There were plenty more captivating ideas, apps, concepts, and services that I’m not going to list. If you want to find out more, visit some of the other blog articles on the conferences listed below. I also added a link to a youtube video of the talk by Zipongo, a company that makes personalized healthy meal plans based on your eating preferences.

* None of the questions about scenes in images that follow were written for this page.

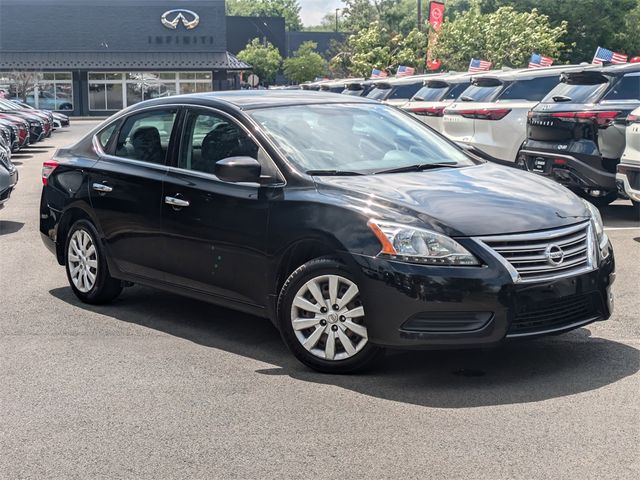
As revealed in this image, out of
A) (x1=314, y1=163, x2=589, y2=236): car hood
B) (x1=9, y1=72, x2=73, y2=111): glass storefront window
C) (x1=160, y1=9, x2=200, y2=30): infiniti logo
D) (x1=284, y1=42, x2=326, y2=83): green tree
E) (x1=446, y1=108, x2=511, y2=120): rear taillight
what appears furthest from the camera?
(x1=284, y1=42, x2=326, y2=83): green tree

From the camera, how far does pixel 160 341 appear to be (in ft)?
22.1

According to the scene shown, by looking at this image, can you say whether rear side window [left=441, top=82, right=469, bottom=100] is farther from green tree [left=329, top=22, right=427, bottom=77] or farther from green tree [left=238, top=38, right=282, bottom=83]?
green tree [left=238, top=38, right=282, bottom=83]

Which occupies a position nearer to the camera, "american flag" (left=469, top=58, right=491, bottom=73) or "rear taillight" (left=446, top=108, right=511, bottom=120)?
"rear taillight" (left=446, top=108, right=511, bottom=120)

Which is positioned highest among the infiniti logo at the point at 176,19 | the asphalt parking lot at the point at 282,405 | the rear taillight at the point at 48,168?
the infiniti logo at the point at 176,19

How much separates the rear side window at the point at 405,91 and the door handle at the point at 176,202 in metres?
15.9

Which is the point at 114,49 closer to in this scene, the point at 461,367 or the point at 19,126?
the point at 19,126

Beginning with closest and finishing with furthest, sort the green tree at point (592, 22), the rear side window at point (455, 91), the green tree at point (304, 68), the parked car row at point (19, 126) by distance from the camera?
the rear side window at point (455, 91)
the parked car row at point (19, 126)
the green tree at point (592, 22)
the green tree at point (304, 68)

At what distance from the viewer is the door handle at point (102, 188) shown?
7543 mm

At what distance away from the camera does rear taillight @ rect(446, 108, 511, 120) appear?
14.8m

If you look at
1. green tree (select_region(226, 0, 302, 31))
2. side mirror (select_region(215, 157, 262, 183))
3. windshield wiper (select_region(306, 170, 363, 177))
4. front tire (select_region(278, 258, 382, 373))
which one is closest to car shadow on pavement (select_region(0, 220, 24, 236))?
side mirror (select_region(215, 157, 262, 183))

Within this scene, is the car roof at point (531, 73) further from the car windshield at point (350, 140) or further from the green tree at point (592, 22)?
the green tree at point (592, 22)

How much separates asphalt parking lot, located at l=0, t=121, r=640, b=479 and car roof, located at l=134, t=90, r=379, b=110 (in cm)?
160

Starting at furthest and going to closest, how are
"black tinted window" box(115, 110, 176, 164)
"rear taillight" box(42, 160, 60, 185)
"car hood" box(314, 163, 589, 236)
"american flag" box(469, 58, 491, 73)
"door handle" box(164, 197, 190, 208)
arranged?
"american flag" box(469, 58, 491, 73) → "rear taillight" box(42, 160, 60, 185) → "black tinted window" box(115, 110, 176, 164) → "door handle" box(164, 197, 190, 208) → "car hood" box(314, 163, 589, 236)

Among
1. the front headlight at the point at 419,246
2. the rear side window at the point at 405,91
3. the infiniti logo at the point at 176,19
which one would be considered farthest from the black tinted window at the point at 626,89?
the infiniti logo at the point at 176,19
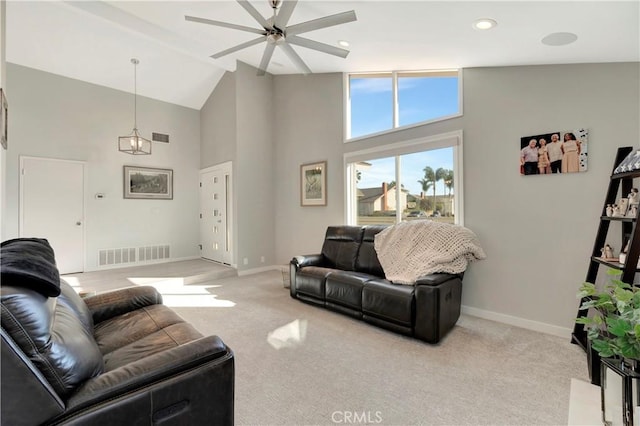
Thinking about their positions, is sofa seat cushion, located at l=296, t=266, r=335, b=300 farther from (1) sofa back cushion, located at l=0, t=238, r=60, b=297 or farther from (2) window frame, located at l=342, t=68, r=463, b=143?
(1) sofa back cushion, located at l=0, t=238, r=60, b=297

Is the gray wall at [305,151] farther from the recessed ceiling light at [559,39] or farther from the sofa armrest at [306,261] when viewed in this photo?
the recessed ceiling light at [559,39]

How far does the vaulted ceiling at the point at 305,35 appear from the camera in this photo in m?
2.37

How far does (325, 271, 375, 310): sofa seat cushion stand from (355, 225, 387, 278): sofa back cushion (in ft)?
1.38

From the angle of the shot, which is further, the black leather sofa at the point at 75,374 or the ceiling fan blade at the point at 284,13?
the ceiling fan blade at the point at 284,13

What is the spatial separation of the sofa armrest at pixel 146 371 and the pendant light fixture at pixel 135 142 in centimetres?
453

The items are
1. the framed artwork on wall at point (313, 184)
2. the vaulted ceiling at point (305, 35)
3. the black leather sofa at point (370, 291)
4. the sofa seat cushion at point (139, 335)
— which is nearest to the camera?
the sofa seat cushion at point (139, 335)

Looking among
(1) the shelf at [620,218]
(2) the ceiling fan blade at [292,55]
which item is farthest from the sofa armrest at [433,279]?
(2) the ceiling fan blade at [292,55]

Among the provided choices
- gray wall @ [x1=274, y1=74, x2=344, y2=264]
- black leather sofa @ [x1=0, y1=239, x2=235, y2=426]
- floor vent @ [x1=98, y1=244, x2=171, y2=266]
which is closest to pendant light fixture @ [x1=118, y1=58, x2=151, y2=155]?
floor vent @ [x1=98, y1=244, x2=171, y2=266]

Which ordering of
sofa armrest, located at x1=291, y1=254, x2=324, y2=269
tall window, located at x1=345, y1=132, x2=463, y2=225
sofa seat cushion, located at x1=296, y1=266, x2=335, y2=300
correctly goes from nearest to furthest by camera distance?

Did the event eventually meet my expectations? Right after the event, I wasn’t sure. It didn’t flash me as much as my first QS conference. But now, after gathering my thoughts and looking over my notes, I say: definitely! There certainly were aspects that can be optimized such as the temperature (it was freezing inside), the organization of some of the sessions (a simple agenda would suffice), and the coffee refills (ran out several times). Other than that, hat’s off to the organizers! I hope to see all of you in Amsterdam next year!
On a side note, I loved the healthy, organic, gluten-free, vegan snack bars as well as the large plates full of cooked eggs!
Final words: turn up the heat and see you in Amsterdam!